タイトル: いわきの海を魅力的にしたい
ランナー: 小野彰一  さん  (会員 ・ いわき市立四倉小学校教諭)

  このたびいわき地域環境科学会に入会した小野彰一と申します。現在、いわき市立四倉小学校の教諭をしています。出身校が工業系の大学院ということで小学校の校務分掌では、理科や情報を担当することが多く、就職後は小学校理科で使うものを如何に小学生、先生方にわかりやすく使えるようにするかなどを研修してきました。
  例えば、5年生「めだかの卵の観察」です。めだかを健康な状態で育て、6月下旬ごろ卵を生ませなければ授業ができませんが、多くの先生がめだかを育てたことがありません。
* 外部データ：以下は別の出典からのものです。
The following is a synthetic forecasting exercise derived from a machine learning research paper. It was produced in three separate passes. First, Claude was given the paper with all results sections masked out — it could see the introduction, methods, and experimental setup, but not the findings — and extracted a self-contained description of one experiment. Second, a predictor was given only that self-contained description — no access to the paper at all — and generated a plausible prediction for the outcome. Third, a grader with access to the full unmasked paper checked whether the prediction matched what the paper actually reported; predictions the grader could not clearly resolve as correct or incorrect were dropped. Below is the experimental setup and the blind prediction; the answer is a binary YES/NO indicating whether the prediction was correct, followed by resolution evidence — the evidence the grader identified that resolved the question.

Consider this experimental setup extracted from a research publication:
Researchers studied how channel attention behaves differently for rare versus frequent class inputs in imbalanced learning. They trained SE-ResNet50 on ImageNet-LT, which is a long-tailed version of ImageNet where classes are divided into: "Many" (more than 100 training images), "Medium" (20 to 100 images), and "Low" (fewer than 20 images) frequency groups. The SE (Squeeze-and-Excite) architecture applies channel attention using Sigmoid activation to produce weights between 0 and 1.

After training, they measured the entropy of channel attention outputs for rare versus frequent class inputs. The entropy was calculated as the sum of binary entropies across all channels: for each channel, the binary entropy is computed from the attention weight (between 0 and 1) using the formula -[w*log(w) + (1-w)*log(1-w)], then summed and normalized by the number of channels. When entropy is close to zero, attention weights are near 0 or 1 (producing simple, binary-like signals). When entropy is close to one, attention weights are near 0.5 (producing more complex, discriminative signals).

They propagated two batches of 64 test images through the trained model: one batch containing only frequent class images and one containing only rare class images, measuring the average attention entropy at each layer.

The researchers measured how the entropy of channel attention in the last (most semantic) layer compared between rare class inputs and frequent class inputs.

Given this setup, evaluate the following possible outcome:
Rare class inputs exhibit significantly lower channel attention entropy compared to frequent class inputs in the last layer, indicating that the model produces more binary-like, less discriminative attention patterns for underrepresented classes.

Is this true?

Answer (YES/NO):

何十匹も買ってきて、そのうち十匹ぐらいが自力で生き残り産卵後はほとんどがいなくなります。
  これは、5年生はクラス替え、担任替えで慌ただしく、飼育用具をセットする時期が5月ごろと水温がまだ低く購入店で適温に慣れためだかの体には厳しい条件のためなどではないかと思われます。その他にも酸素不足を心配しポンプを一日中動かしたり、水質浄化器具をつけたりしています。これ自体は間違いありませんが、できれば自然に近い条件下で飼育し、自然の営みの中で産卵、成長をさせられないかという私の思いがあり実験してきました。
教室での実験中、子供たちの関心を一番引いたのは水取り替えの時のサイホン現象でした。「なぜだろう。」と質問する子。観察する子。教科書には無いおもしろい現象のようでした。
  このほかに総合的な学習での野菜作り。雑草からのたい肥作り。きれいな花を咲かせるための苗植の方法などを実験してきました。
今年これが一段落したところでたまたま「四倉港で釣り堀が作れないか。できれば四倉港の漁獲高を増やせないか。」という話と「鉄が地球温暖化を防ぐ」畠山重篤・(鉄が森と海を再生させる!磯焼けした光合成が行われていない海も、鉄が補給されると生命が宿りはじめる。)という本を紹介され、就職後、初めて自分のための研究をすることにしました。
鉄のことを調べていく中で本会いわき環境科学会に誘われ入会させていただくことになりました。目標は「里山ならぬ里海をつくる。樹医ならぬ海医になる。」です。
  今の研究は港内での植物性プランクトン(珪藻類)発生の制御方法の確立です。
  最小限の人力で栄養豊富な入り江のような四倉港を作りたいと考えています。